──────── Text section

Jenna, 16, also rides competitively and has logged more than 600 hours as a senior volunteer. Now entering her fifth season with the Special Olympics program, she’s determined to balance a rigorous school load, a job, and an unwavering commitment to volunteering on a weekly basis.
“Volunteering is something I can’t cut out of my schedule,” Jenna says. “One day I want to start my own program and carry on our coach’s legacy.”
Eight-year-old Brooke, on the other hand, is eager to turn 13 so she can officially become a volunteer. For now, she takes lessons at the ranch and helps out with the younger kids and special-needs riders at camp.
“If there’s a chance of me riding a horse or even being near one, it’s gonna happen,” says the adorable Brooke. “Blue, the mini horse, is my favorite. She follows me everywhere.”
Brooke’s mom Kim is the one who often has to wrangle Brooke into the car to head home.
“When I bring her to Circle H Ranch to do lessons or help out at camps, she doesn’t ever want to leave,” Kim says with a smile. “It’s a great place for her to be, though. All the kids, no matter if they are special-needs or not, are treated the same, and I want her to be in that kind of caring environment.”
Get to know a few of the neighbors at Seminole Estates
Gary and Pat Feverston
Gary and Pat Feverston live just a few streets away from Circle H Ranch. Their five-acre farm is home to three beautiful horses, Ferran, Jasmine, and Red Sky. Each horse was acquired differently, but all have a happy place to roam at the Feverston residence.
“We love horses and have always owned a few,” says Gary. “We’re a family of riders and have been for ages. We get so much joy out of taking care of them.”
Gary’s daily routine doesn’t always start with a standard cup o’ joe. He’s usually out the door first thing in the a.m., refilling feed and water for the horses, washing and cleaning them, and cleaning his riding gear.
While each horse has its origin story, Ferran’s path to the Feverstons’ farm is particularly interesting. When Gary’s daughter, Ann Payne, became a police officer in the Orlando Police Department Mounted Unit, she was paired up with Ferran, an Australian thoroughbred and retired racehorse-turned-police-horse.

────────────────
──────── Material shown

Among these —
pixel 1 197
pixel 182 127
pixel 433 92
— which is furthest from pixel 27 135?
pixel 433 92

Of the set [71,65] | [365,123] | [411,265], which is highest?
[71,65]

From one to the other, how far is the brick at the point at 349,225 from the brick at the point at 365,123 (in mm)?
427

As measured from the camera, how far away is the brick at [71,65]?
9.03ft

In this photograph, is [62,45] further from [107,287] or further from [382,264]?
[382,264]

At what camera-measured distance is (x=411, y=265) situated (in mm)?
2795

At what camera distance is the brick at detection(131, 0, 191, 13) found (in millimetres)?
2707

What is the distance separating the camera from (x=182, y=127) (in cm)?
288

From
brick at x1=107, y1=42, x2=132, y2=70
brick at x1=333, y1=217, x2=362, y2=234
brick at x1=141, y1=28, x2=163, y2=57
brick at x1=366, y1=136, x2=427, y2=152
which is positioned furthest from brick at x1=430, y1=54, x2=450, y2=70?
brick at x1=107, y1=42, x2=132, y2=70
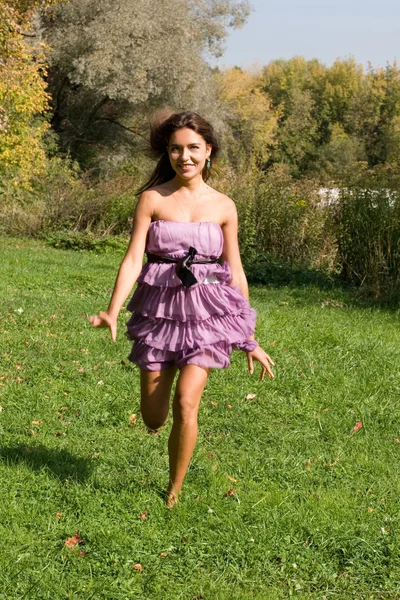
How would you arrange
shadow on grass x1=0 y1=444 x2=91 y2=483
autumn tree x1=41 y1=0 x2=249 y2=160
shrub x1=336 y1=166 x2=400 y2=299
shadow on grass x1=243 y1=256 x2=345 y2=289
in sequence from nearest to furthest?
shadow on grass x1=0 y1=444 x2=91 y2=483 < shrub x1=336 y1=166 x2=400 y2=299 < shadow on grass x1=243 y1=256 x2=345 y2=289 < autumn tree x1=41 y1=0 x2=249 y2=160

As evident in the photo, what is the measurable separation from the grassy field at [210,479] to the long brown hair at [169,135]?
5.64 ft

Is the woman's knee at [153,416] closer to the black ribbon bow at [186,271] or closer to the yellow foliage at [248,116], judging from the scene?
the black ribbon bow at [186,271]

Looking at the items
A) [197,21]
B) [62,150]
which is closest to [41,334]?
[62,150]

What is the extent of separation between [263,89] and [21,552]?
7975 cm

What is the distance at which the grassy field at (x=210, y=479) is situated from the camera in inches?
145

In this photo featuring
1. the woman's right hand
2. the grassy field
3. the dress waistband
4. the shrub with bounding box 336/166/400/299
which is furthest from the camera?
the shrub with bounding box 336/166/400/299

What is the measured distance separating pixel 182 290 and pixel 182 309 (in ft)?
0.32

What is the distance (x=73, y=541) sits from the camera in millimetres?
3889

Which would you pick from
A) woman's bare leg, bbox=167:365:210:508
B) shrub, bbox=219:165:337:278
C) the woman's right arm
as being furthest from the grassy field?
shrub, bbox=219:165:337:278

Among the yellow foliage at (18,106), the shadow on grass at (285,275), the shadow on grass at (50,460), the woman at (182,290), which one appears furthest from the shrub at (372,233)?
the woman at (182,290)

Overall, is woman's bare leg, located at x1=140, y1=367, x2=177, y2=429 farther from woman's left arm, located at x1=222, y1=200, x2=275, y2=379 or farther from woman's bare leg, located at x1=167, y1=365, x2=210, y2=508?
woman's left arm, located at x1=222, y1=200, x2=275, y2=379

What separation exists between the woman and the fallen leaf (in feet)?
1.83

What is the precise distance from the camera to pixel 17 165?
63.3ft

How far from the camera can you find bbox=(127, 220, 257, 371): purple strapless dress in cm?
407
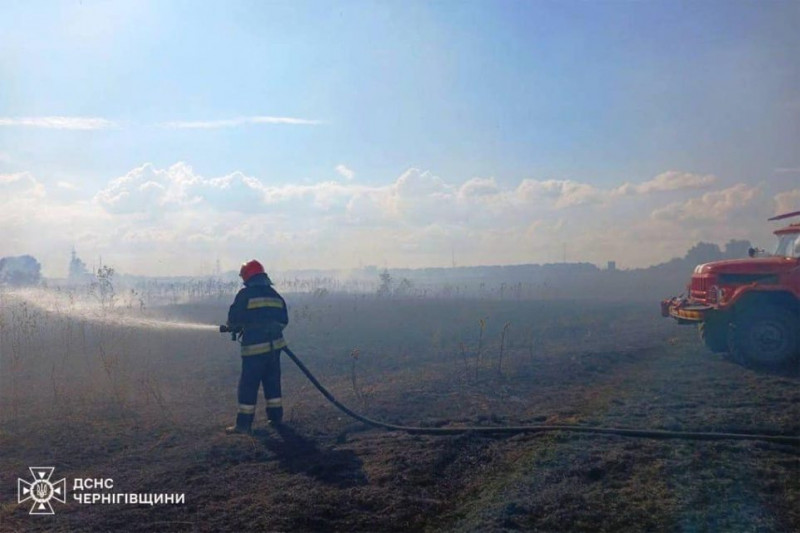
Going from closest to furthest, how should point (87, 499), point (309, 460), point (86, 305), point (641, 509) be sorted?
point (641, 509) → point (87, 499) → point (309, 460) → point (86, 305)

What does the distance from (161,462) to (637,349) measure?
1109cm

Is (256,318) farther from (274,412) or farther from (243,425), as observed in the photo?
(243,425)

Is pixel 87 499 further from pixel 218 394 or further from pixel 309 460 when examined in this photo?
pixel 218 394

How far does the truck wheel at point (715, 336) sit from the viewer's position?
13141 millimetres

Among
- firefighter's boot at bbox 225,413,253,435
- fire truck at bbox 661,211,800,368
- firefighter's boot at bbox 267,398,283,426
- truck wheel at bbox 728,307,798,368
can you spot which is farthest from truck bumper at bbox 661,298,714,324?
firefighter's boot at bbox 225,413,253,435

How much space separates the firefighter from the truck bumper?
25.0 ft

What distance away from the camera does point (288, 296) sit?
36250 millimetres

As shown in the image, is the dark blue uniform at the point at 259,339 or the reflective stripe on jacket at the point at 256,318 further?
the reflective stripe on jacket at the point at 256,318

────────────────

Continue the text about the Seminole Estates horse community, starting from the point where it stops.

“Ferran is retired from the police force now, but he’s had quite the life!” says Gary. “From Australia to the USA to the race tracks, and then to the police force, this horse has seen and done it all.”
The Tolle Farm
When the Tolle family first moved into their home in Seminole Estates three years ago, they had one pony for their horseback-riding daughter Allison, now nine, and a boarder horse from Allison’s trainer. Since then, they’ve rescued several horses and a donkey and recently became parents to adorable baby fainting goats. Due to severe malnourishment and poor care, the rescue animals required special attention and multiple treatments to get them back in good medical standing.
“The animals and the farm can be a lot to take care of, but we love it, and we love our property and the community here,” says Allison’s mom, Kelly. “It’s open and quiet and we can hear the peaceful noises of nature. The neighborhood is tight-knit. Everyone knows what’s going on at one another’s properties, so we keep an eye out for each other.”
One time, for example, one of the Tolles’ goats went astray, but a neighbor quickly spotted it and returned the goat home safely.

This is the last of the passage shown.